*Passage given:*
^^^^^^^^^^^^^^^^

# SI Units...



## JoeysVee (Oct 13, 2009)

I went back and counted the # of problems with SI units in the morning section of the 2008 NCEES sample exam and I only count 2. So is that representative of the real thing....about 2 questions in the morning on the PE exam in ME???? I'm taking the HVAC afternoon so I will not have to deal with them in the afternoon either. So only about 2 problems all day deal with SI if you take the HVAC afternoon? That sounds low...think I shouldn't even really study those.

The 2 on the 2008 sample were real easy too and I got them both correct, so I'm thinking about not even really studying SI units and just keep pounding through HVAC afternoon type problems here with 10 days to go...any thoughts?


----------



## Agg97 (Oct 13, 2009)

JoeysVee said:


> I went back and counted the # of problems with SI units in the morning section of the 2008 NCEES sample exam and I only count 2. So is that representative of the real thing....about 2 questions in the morning on the PE exam in ME???? I'm taking the HVAC afternoon so I will not have to deal with them in the afternoon either. So only about 2 problems all day deal with SI if you take the HVAC afternoon? That sounds low...think I shouldn't even really study those.

^^^^^^^^^^^^^^^^

*Exercise instructions:*
1) In the SI units thread, how many SI-unit problems did JoeysVee count in the morning section of the 2008 NCEES sample exam?
2) Resume the forum thread on SI units on the PE exam, picking up right after its last line.
The data after this thread have no role in any of this work.

^^^^^^^^^^^^^^^^

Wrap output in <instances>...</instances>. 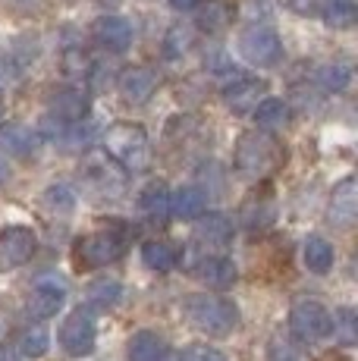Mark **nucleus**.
<instances>
[{
  "instance_id": "1",
  "label": "nucleus",
  "mask_w": 358,
  "mask_h": 361,
  "mask_svg": "<svg viewBox=\"0 0 358 361\" xmlns=\"http://www.w3.org/2000/svg\"><path fill=\"white\" fill-rule=\"evenodd\" d=\"M286 164V148L271 132H242L236 142V170L245 179H267Z\"/></svg>"
},
{
  "instance_id": "2",
  "label": "nucleus",
  "mask_w": 358,
  "mask_h": 361,
  "mask_svg": "<svg viewBox=\"0 0 358 361\" xmlns=\"http://www.w3.org/2000/svg\"><path fill=\"white\" fill-rule=\"evenodd\" d=\"M183 311L192 327L208 336H226L239 327V308L223 295H189L183 302Z\"/></svg>"
},
{
  "instance_id": "3",
  "label": "nucleus",
  "mask_w": 358,
  "mask_h": 361,
  "mask_svg": "<svg viewBox=\"0 0 358 361\" xmlns=\"http://www.w3.org/2000/svg\"><path fill=\"white\" fill-rule=\"evenodd\" d=\"M104 151L113 157L120 166H126L129 173H142L151 164V145L142 126L132 123H116L104 132Z\"/></svg>"
},
{
  "instance_id": "4",
  "label": "nucleus",
  "mask_w": 358,
  "mask_h": 361,
  "mask_svg": "<svg viewBox=\"0 0 358 361\" xmlns=\"http://www.w3.org/2000/svg\"><path fill=\"white\" fill-rule=\"evenodd\" d=\"M123 252H126V233H120V230H98V233L82 235V239L75 242L73 258H75V267L98 270V267H107V264L120 261Z\"/></svg>"
},
{
  "instance_id": "5",
  "label": "nucleus",
  "mask_w": 358,
  "mask_h": 361,
  "mask_svg": "<svg viewBox=\"0 0 358 361\" xmlns=\"http://www.w3.org/2000/svg\"><path fill=\"white\" fill-rule=\"evenodd\" d=\"M289 330L302 343H321L333 333V314L314 298H302L289 311Z\"/></svg>"
},
{
  "instance_id": "6",
  "label": "nucleus",
  "mask_w": 358,
  "mask_h": 361,
  "mask_svg": "<svg viewBox=\"0 0 358 361\" xmlns=\"http://www.w3.org/2000/svg\"><path fill=\"white\" fill-rule=\"evenodd\" d=\"M94 343H98V327H94L92 311L75 308L60 327V349L70 358H85L94 352Z\"/></svg>"
},
{
  "instance_id": "7",
  "label": "nucleus",
  "mask_w": 358,
  "mask_h": 361,
  "mask_svg": "<svg viewBox=\"0 0 358 361\" xmlns=\"http://www.w3.org/2000/svg\"><path fill=\"white\" fill-rule=\"evenodd\" d=\"M236 47L245 63H252V66H271V63H277L280 54H283L280 35L273 29H267V25H252V29H245L239 35Z\"/></svg>"
},
{
  "instance_id": "8",
  "label": "nucleus",
  "mask_w": 358,
  "mask_h": 361,
  "mask_svg": "<svg viewBox=\"0 0 358 361\" xmlns=\"http://www.w3.org/2000/svg\"><path fill=\"white\" fill-rule=\"evenodd\" d=\"M38 252V235L29 226H4L0 230V270L23 267Z\"/></svg>"
},
{
  "instance_id": "9",
  "label": "nucleus",
  "mask_w": 358,
  "mask_h": 361,
  "mask_svg": "<svg viewBox=\"0 0 358 361\" xmlns=\"http://www.w3.org/2000/svg\"><path fill=\"white\" fill-rule=\"evenodd\" d=\"M63 302H66L63 283L54 280V276H41L29 293V314L35 317V321H47V317H54L63 308Z\"/></svg>"
},
{
  "instance_id": "10",
  "label": "nucleus",
  "mask_w": 358,
  "mask_h": 361,
  "mask_svg": "<svg viewBox=\"0 0 358 361\" xmlns=\"http://www.w3.org/2000/svg\"><path fill=\"white\" fill-rule=\"evenodd\" d=\"M88 110V94L82 88H57L51 94V120H60L63 126H75V123H85Z\"/></svg>"
},
{
  "instance_id": "11",
  "label": "nucleus",
  "mask_w": 358,
  "mask_h": 361,
  "mask_svg": "<svg viewBox=\"0 0 358 361\" xmlns=\"http://www.w3.org/2000/svg\"><path fill=\"white\" fill-rule=\"evenodd\" d=\"M267 92L264 79H233L223 85V104L233 114H249L261 104V94Z\"/></svg>"
},
{
  "instance_id": "12",
  "label": "nucleus",
  "mask_w": 358,
  "mask_h": 361,
  "mask_svg": "<svg viewBox=\"0 0 358 361\" xmlns=\"http://www.w3.org/2000/svg\"><path fill=\"white\" fill-rule=\"evenodd\" d=\"M116 85H120V94H123L126 104H144L151 94H154L157 75L144 66H129V69H123V75H120Z\"/></svg>"
},
{
  "instance_id": "13",
  "label": "nucleus",
  "mask_w": 358,
  "mask_h": 361,
  "mask_svg": "<svg viewBox=\"0 0 358 361\" xmlns=\"http://www.w3.org/2000/svg\"><path fill=\"white\" fill-rule=\"evenodd\" d=\"M94 41L98 44H104L107 51H126L129 44H132V25H129V19L123 16H101L98 23H94Z\"/></svg>"
},
{
  "instance_id": "14",
  "label": "nucleus",
  "mask_w": 358,
  "mask_h": 361,
  "mask_svg": "<svg viewBox=\"0 0 358 361\" xmlns=\"http://www.w3.org/2000/svg\"><path fill=\"white\" fill-rule=\"evenodd\" d=\"M358 214V183L355 176H346L340 185L333 189V198H330V220L336 226H349Z\"/></svg>"
},
{
  "instance_id": "15",
  "label": "nucleus",
  "mask_w": 358,
  "mask_h": 361,
  "mask_svg": "<svg viewBox=\"0 0 358 361\" xmlns=\"http://www.w3.org/2000/svg\"><path fill=\"white\" fill-rule=\"evenodd\" d=\"M38 148V135L29 126H19V123H6L0 126V154L10 157H29Z\"/></svg>"
},
{
  "instance_id": "16",
  "label": "nucleus",
  "mask_w": 358,
  "mask_h": 361,
  "mask_svg": "<svg viewBox=\"0 0 358 361\" xmlns=\"http://www.w3.org/2000/svg\"><path fill=\"white\" fill-rule=\"evenodd\" d=\"M195 274H198V280L208 283L211 289H226L236 283L239 270H236V264L230 258H223V255H208V258L195 267Z\"/></svg>"
},
{
  "instance_id": "17",
  "label": "nucleus",
  "mask_w": 358,
  "mask_h": 361,
  "mask_svg": "<svg viewBox=\"0 0 358 361\" xmlns=\"http://www.w3.org/2000/svg\"><path fill=\"white\" fill-rule=\"evenodd\" d=\"M126 358L129 361H163L167 358V343H163V336H157V333L139 330L129 336Z\"/></svg>"
},
{
  "instance_id": "18",
  "label": "nucleus",
  "mask_w": 358,
  "mask_h": 361,
  "mask_svg": "<svg viewBox=\"0 0 358 361\" xmlns=\"http://www.w3.org/2000/svg\"><path fill=\"white\" fill-rule=\"evenodd\" d=\"M195 239L208 248H223L233 239V224L223 214H202L195 226Z\"/></svg>"
},
{
  "instance_id": "19",
  "label": "nucleus",
  "mask_w": 358,
  "mask_h": 361,
  "mask_svg": "<svg viewBox=\"0 0 358 361\" xmlns=\"http://www.w3.org/2000/svg\"><path fill=\"white\" fill-rule=\"evenodd\" d=\"M204 207H208V198L195 185H183L170 195V214L179 220H198L204 214Z\"/></svg>"
},
{
  "instance_id": "20",
  "label": "nucleus",
  "mask_w": 358,
  "mask_h": 361,
  "mask_svg": "<svg viewBox=\"0 0 358 361\" xmlns=\"http://www.w3.org/2000/svg\"><path fill=\"white\" fill-rule=\"evenodd\" d=\"M142 261H144V267L154 270V274H170V270L179 264V248L173 245V242H163V239L144 242Z\"/></svg>"
},
{
  "instance_id": "21",
  "label": "nucleus",
  "mask_w": 358,
  "mask_h": 361,
  "mask_svg": "<svg viewBox=\"0 0 358 361\" xmlns=\"http://www.w3.org/2000/svg\"><path fill=\"white\" fill-rule=\"evenodd\" d=\"M292 120L289 114V104L280 101V98H267L254 107V123H258L261 132H271V129H283L286 123Z\"/></svg>"
},
{
  "instance_id": "22",
  "label": "nucleus",
  "mask_w": 358,
  "mask_h": 361,
  "mask_svg": "<svg viewBox=\"0 0 358 361\" xmlns=\"http://www.w3.org/2000/svg\"><path fill=\"white\" fill-rule=\"evenodd\" d=\"M302 255H305V267L311 270V274H327V270L333 267V261H336L333 245H330L327 239H321V235H308Z\"/></svg>"
},
{
  "instance_id": "23",
  "label": "nucleus",
  "mask_w": 358,
  "mask_h": 361,
  "mask_svg": "<svg viewBox=\"0 0 358 361\" xmlns=\"http://www.w3.org/2000/svg\"><path fill=\"white\" fill-rule=\"evenodd\" d=\"M273 217H277V207H273V201L264 198V195H254L242 204V220L249 230H264V226L273 224Z\"/></svg>"
},
{
  "instance_id": "24",
  "label": "nucleus",
  "mask_w": 358,
  "mask_h": 361,
  "mask_svg": "<svg viewBox=\"0 0 358 361\" xmlns=\"http://www.w3.org/2000/svg\"><path fill=\"white\" fill-rule=\"evenodd\" d=\"M142 211L148 214L151 220H157V224H163L170 214V192L163 183H151L148 189L142 192Z\"/></svg>"
},
{
  "instance_id": "25",
  "label": "nucleus",
  "mask_w": 358,
  "mask_h": 361,
  "mask_svg": "<svg viewBox=\"0 0 358 361\" xmlns=\"http://www.w3.org/2000/svg\"><path fill=\"white\" fill-rule=\"evenodd\" d=\"M230 19H233L230 4H223V0H211V4L198 13V29L208 32V35H217L230 25Z\"/></svg>"
},
{
  "instance_id": "26",
  "label": "nucleus",
  "mask_w": 358,
  "mask_h": 361,
  "mask_svg": "<svg viewBox=\"0 0 358 361\" xmlns=\"http://www.w3.org/2000/svg\"><path fill=\"white\" fill-rule=\"evenodd\" d=\"M85 295H88V305H94V308H113L123 298V286L116 280H94Z\"/></svg>"
},
{
  "instance_id": "27",
  "label": "nucleus",
  "mask_w": 358,
  "mask_h": 361,
  "mask_svg": "<svg viewBox=\"0 0 358 361\" xmlns=\"http://www.w3.org/2000/svg\"><path fill=\"white\" fill-rule=\"evenodd\" d=\"M323 23L330 29H349L355 23V0H327L323 6Z\"/></svg>"
},
{
  "instance_id": "28",
  "label": "nucleus",
  "mask_w": 358,
  "mask_h": 361,
  "mask_svg": "<svg viewBox=\"0 0 358 361\" xmlns=\"http://www.w3.org/2000/svg\"><path fill=\"white\" fill-rule=\"evenodd\" d=\"M349 79H352V69L346 63H327L318 69V82L327 92H342L349 85Z\"/></svg>"
},
{
  "instance_id": "29",
  "label": "nucleus",
  "mask_w": 358,
  "mask_h": 361,
  "mask_svg": "<svg viewBox=\"0 0 358 361\" xmlns=\"http://www.w3.org/2000/svg\"><path fill=\"white\" fill-rule=\"evenodd\" d=\"M47 345H51V336H47L44 327H32L23 333V339H19V352H23L25 358H41L47 352Z\"/></svg>"
},
{
  "instance_id": "30",
  "label": "nucleus",
  "mask_w": 358,
  "mask_h": 361,
  "mask_svg": "<svg viewBox=\"0 0 358 361\" xmlns=\"http://www.w3.org/2000/svg\"><path fill=\"white\" fill-rule=\"evenodd\" d=\"M333 333L340 336L342 345H352V343H355V311H352V308L336 311V317H333Z\"/></svg>"
},
{
  "instance_id": "31",
  "label": "nucleus",
  "mask_w": 358,
  "mask_h": 361,
  "mask_svg": "<svg viewBox=\"0 0 358 361\" xmlns=\"http://www.w3.org/2000/svg\"><path fill=\"white\" fill-rule=\"evenodd\" d=\"M44 204L51 207V211H73L75 204V195L70 192V185H51V189L44 192Z\"/></svg>"
},
{
  "instance_id": "32",
  "label": "nucleus",
  "mask_w": 358,
  "mask_h": 361,
  "mask_svg": "<svg viewBox=\"0 0 358 361\" xmlns=\"http://www.w3.org/2000/svg\"><path fill=\"white\" fill-rule=\"evenodd\" d=\"M267 361H299V349L286 336H273L267 345Z\"/></svg>"
},
{
  "instance_id": "33",
  "label": "nucleus",
  "mask_w": 358,
  "mask_h": 361,
  "mask_svg": "<svg viewBox=\"0 0 358 361\" xmlns=\"http://www.w3.org/2000/svg\"><path fill=\"white\" fill-rule=\"evenodd\" d=\"M179 361H226V355L217 349H211V345H189Z\"/></svg>"
},
{
  "instance_id": "34",
  "label": "nucleus",
  "mask_w": 358,
  "mask_h": 361,
  "mask_svg": "<svg viewBox=\"0 0 358 361\" xmlns=\"http://www.w3.org/2000/svg\"><path fill=\"white\" fill-rule=\"evenodd\" d=\"M185 44H189V32H183L176 25V29L167 35V51H163V54H167V57H179V54L185 51Z\"/></svg>"
},
{
  "instance_id": "35",
  "label": "nucleus",
  "mask_w": 358,
  "mask_h": 361,
  "mask_svg": "<svg viewBox=\"0 0 358 361\" xmlns=\"http://www.w3.org/2000/svg\"><path fill=\"white\" fill-rule=\"evenodd\" d=\"M198 4H202V0H170V6H173V10H179V13H185V10H195Z\"/></svg>"
},
{
  "instance_id": "36",
  "label": "nucleus",
  "mask_w": 358,
  "mask_h": 361,
  "mask_svg": "<svg viewBox=\"0 0 358 361\" xmlns=\"http://www.w3.org/2000/svg\"><path fill=\"white\" fill-rule=\"evenodd\" d=\"M289 6H292L295 13H311V6H314V0H286Z\"/></svg>"
},
{
  "instance_id": "37",
  "label": "nucleus",
  "mask_w": 358,
  "mask_h": 361,
  "mask_svg": "<svg viewBox=\"0 0 358 361\" xmlns=\"http://www.w3.org/2000/svg\"><path fill=\"white\" fill-rule=\"evenodd\" d=\"M6 179H10V166H6V161L0 157V185H4Z\"/></svg>"
},
{
  "instance_id": "38",
  "label": "nucleus",
  "mask_w": 358,
  "mask_h": 361,
  "mask_svg": "<svg viewBox=\"0 0 358 361\" xmlns=\"http://www.w3.org/2000/svg\"><path fill=\"white\" fill-rule=\"evenodd\" d=\"M0 116H4V104H0Z\"/></svg>"
}]
</instances>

^^^^^^^^^^^^^^^^

*Per-task outputs:*
1) Two.

2)
> The 2 on the 2008 sample were real easy too and I got them both correct, so I'm thinking about not even really studying SI units and just keep pounding through HVAC afternoon type problems here with 10 days to go...any thoughts?


I don't remember how many problems were in SI units, but it wasn't many. Well under 5. I didn't study SI units at all. I figured if I got stuck, I could convert all the givens into I-P and solve the problem that way, then convert the answer back. I don't think I had to go through that trouble on the actual exam, though.


----------



## Sschell (Oct 13, 2009)

I dont recall there being any problems in SI units when I took the test.

We are engineers, not scientists, and we are applying for licensure in the US. I think SI units are (or should be) irrelevant to this exam.


----------



## MechGuy (Oct 13, 2009)

sschell_PE said:


> I dont recall there being any problems in SI units when I took the test.
> We are engineers, not scientists, and we are applying for licensure in the US. I think SI units are (or should be) irrelevant to this exam.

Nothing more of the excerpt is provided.